§ Information given:
== == ==

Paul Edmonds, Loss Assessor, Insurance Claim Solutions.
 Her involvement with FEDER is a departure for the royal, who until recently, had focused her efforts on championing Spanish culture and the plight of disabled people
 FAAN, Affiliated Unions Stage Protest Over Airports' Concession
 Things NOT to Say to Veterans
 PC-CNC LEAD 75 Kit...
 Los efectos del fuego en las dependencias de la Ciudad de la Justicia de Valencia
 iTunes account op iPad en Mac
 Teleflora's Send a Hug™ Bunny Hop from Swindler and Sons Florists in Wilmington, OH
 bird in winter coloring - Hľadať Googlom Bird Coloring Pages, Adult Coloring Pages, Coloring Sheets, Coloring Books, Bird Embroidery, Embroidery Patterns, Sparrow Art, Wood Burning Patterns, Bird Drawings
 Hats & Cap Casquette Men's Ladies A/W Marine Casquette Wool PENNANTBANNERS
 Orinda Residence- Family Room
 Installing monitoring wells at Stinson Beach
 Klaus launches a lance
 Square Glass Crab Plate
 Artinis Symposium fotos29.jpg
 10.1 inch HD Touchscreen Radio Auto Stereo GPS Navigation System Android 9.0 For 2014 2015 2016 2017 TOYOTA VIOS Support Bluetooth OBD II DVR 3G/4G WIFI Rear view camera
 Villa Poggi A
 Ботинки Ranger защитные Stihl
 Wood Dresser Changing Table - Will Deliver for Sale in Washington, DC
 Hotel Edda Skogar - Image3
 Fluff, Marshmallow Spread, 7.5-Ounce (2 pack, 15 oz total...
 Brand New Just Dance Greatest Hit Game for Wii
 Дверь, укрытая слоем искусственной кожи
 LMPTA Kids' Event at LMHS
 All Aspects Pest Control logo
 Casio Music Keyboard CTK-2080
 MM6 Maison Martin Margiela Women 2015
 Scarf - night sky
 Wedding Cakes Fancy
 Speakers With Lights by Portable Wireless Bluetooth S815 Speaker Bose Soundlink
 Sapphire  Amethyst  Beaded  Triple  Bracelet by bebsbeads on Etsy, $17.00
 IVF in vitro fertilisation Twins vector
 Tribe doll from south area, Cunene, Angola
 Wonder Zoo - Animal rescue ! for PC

== == ==

§ To do: Lines from the one containing "Дверь, укрытая слоем искусственной кожи" through the end of the data above must be written out exactly, and no other lines are needed.

§ Result of the exercise:
 Дверь, укрытая слоем искусственной кожи
 LMPTA Kids' Event at LMHS
 All Aspects Pest Control logo
 Casio Music Keyboard CTK-2080
 MM6 Maison Martin Margiela Women 2015
 Scarf - night sky
 Wedding Cakes Fancy
 Speakers With Lights by Portable Wireless Bluetooth S815 Speaker Bose Soundlink
 Sapphire  Amethyst  Beaded  Triple  Bracelet by bebsbeads on Etsy, $17.00
 IVF in vitro fertilisation Twins vector
 Tribe doll from south area, Cunene, Angola
 Wonder Zoo - Animal rescue ! for PC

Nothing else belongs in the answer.